SOURCE DOCUMENT:

────────────────

WHEN you are the Scotland manager, there is so much that goes into your decisions when you are picking a squad. It’s so difficult.

The debate over whether or not Steve Clarke should take Leigh Griffiths to Euro 2020 has arisen once more this week after Griff’s goal against Aberdeen. With Oli McBurnie injured, there is a space to be fought for in attack.

Kevin Nisbet certainly has a shout, and I know that when he was in the last Scotland squad, the players were impressed by what they saw. That’s a good thing, if you go along and the players are impressed by what you bring to it.

You’ve got a bit of power there with Lyndon Dykes, and Che Adams is someone I’ve known about for a wee while, and he also brings a bit of power to it.

Scotland are going to be very hard to beat, but can we get a goal somewhere? If we can come up with a goal, we’ve got a good chance of getting a result against anybody. Hence why I can see why people immediately are thinking of Griff.

I think most of us would say that if you were chasing a game and looking for a goal, Griffiths would be the man you would want to be throwing on out of all of those strikers.

But as Scotland manager, you have other things to consider. Do you then let down one of the guys who have travelled everywhere with you in the last couple of years? Loyalty is a big thing in football, and you can be repaid in all sorts of ways if you are loyal to people.

────────────────

PARTS OF THE EXERCISE:
1: In the column on Scotland's Euro 2020 squad, which striker is named as injured?
2: Carry on the column about Scotland's Euro 2020 squad from the point where it stops.

STORED ROWS:
────────────────

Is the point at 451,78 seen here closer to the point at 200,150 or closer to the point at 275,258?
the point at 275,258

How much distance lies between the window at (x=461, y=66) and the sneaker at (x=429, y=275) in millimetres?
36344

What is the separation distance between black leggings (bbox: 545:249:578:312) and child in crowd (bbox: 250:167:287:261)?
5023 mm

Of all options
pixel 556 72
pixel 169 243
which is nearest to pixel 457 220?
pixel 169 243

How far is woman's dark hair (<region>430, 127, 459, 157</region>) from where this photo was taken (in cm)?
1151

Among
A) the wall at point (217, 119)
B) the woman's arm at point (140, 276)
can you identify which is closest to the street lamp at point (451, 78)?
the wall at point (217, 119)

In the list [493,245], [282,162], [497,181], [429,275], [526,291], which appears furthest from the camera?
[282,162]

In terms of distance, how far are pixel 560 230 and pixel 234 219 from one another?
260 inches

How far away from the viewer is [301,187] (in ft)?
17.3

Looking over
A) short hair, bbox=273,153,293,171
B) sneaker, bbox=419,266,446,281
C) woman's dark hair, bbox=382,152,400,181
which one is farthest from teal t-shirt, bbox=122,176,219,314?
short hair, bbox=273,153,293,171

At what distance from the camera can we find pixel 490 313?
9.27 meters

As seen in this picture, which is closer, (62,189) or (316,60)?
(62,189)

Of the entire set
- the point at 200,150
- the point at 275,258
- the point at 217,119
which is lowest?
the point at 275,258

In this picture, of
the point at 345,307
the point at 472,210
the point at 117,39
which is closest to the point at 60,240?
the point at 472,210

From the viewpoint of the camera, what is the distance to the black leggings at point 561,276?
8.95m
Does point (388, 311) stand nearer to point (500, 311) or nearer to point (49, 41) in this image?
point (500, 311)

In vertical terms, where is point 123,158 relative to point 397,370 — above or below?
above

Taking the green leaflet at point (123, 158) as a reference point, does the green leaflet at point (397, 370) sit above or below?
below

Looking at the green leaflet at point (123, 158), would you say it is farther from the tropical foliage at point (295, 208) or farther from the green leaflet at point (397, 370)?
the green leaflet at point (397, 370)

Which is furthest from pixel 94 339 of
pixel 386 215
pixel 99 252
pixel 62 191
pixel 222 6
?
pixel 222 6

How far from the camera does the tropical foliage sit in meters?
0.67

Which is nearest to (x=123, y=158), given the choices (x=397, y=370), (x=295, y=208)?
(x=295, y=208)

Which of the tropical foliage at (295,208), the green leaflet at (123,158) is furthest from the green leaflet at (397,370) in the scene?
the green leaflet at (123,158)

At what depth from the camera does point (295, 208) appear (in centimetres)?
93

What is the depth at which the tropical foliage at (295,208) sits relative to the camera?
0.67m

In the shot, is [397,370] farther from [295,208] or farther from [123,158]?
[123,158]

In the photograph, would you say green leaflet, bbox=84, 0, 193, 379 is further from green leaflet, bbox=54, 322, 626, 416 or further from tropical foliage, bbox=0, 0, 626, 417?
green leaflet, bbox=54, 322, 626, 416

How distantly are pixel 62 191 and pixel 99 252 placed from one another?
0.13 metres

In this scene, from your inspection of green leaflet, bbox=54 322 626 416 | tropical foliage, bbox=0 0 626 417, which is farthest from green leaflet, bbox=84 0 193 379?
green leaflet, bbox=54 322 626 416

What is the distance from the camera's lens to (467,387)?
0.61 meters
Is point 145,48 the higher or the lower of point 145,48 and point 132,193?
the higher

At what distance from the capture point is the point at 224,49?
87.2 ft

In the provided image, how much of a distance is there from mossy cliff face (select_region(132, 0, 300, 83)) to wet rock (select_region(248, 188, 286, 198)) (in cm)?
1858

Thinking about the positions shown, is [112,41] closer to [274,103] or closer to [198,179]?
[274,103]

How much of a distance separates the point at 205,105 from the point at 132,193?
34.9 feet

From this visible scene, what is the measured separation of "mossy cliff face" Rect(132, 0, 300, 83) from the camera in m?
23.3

────────────────

OUTPUTS FOR THE TASKS:
1: Oli McBurnie.

2:
The guys I had, I felt I owed them a lot, because they gave me plenty. But then, I’m not daft, and I’d do anything to win a game of football!

It’s too flippant though to say ‘Yes I’d take him’ or ‘No I wouldn’t’, because there’s so much goes into that decision. That’s the dilemma as an international manager. If you picked everyone that was suggested to you, the squad would be 42 players.

Pundits will come out with these statements to make headlines, but what most of them don’t do is put themselves in Steve Clarke’s position. It’s not as simple as a yes or no. Unless you’ve been in the Scotland manager’s shoes, you just don’t know what goes into these calls.

It’s easy to say he scored two cracking goals against England four years ago, so you have to take him. I scored against West Germany, would you have me in there?

Steve will have in his mind exactly how he can see his team playing. He sees in his mind the teams he is going to play against.

It’s alright for me or anyone else to say yes, take him, but I’ve been there in the manager’s shoes and I know it’s never as easy as that.

Steve is now thinking ‘Right, what if I’m in the lead against Croatia? Or trailing to the Czech Republic? Or winning against England?’ All these scenarios are going through your mind, and Steve will be thinking of what players he needs in each scenario. None of us know what is in Steve’s mind when it comes to dealing with these situations.

I also don’t know the beauty of working with Dykes, Adams, or Lawrence Shankland either, because I’ve never worked with them. Steve has, and he might think they would be a safer shout than taking a punt on Griff. But that’s what Steve gets paid for, to make the big decisions like that.

The thing that Griff has that no one else in our squad has in my view, is that he can make a goal from nothing. Most of the time, we have to score goals that are team goals, because we don’t have that individual brilliance of a striker on his own beating two people and scoring.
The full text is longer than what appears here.